Dans son numéro 64 de juillet 2014, Le courrier de l’environnement de l’Inra a publié un article proposant une réflexion sur les effets de la « conditionnalité PAC » dans la préservation des prairies permanentes, en analysant en détail les textes réglementaires européens et leurs modalités d’application en France. Malgré la reconnaissance de ses nombreux avantages sur le plan environnemental, paysager ou même sur la qualité des produits animaux, la prairie est en régression continue en France métropolitaine depuis les années 1970, et ce jusqu’en 2010 (date des dernières données mobilisées). Alors que la baisse est très forte dans les régions de grandes cultures et mixtes, on assiste ailleurs à une spécialisation herbagère.
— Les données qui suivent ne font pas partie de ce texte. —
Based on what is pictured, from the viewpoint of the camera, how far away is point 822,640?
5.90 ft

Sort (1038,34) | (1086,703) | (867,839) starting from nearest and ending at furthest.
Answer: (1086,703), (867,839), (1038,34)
Toutefois, les prairies naturelles sont les plus menacées dans toutes les zones.

L’enjeu « prairie » a été progressivement intégré à la PAC, depuis la création de l’indemnité compensatoire de handicap naturel (ICHN), en passant par la prime au maintien des surfaces d’élevage extensif (PMSEE devenue ensuite PHAE). Son rôle environnemental est explicitement reconnu dans le règlement (CE) n°1782/2003 [article 5(2)], instaurant en 2005 la conditionnalité des aides PAC et comportant notamment une exigence de « maintien des pâturages permanents (PP) ».

Si la formulation européenne de cette exigence dans le règlement de 2003 laissait prévoir une protection forte de l’ensemble des prairies, l’auteur montre qu’une interprétation très « lâche » de cet article dans son règlement d’application a grandement atténué la portée de la mesure. Le choix, par exemple, de limiter à 10% la diminution du ratio PP / Surface Agricole Utile entre 2005 et 2013 s’avère peu contraignant puisque la baisse des surfaces en prairies n’a pas dépassé ce taux en moyenne depuis 1992. Il en va de même pour les modalités d’application prises à l’échelle nationale.

L’auteur s’interroge donc sur l’effet de la conditionnalité. Si l’enjeu de maintien des prairies semblait bien se prêter à un instrument de ce type, plusieurs dispositions ont pu produire des effets pervers et conduire paradoxalement à un retournement des prairies. C’est le cas par exemple de l’anticipation de l’année de référence.

Enfin, quelques perspectives pour la politique agro-environnementale sont proposées : ne pas focaliser uniquement le maintien sur la « quantité » de prairies mais aussi sur leur « qualité » (celle-ci ayant tendance à être dégradée par intensification), assurer un bon équilibre entre adaptation aux situations locales et niveau d’ambition, etc. Autant d’enseignements au prisme desquels la mise en œuvre du « verdissement » à venir pourra être analysée, selon l’auteur.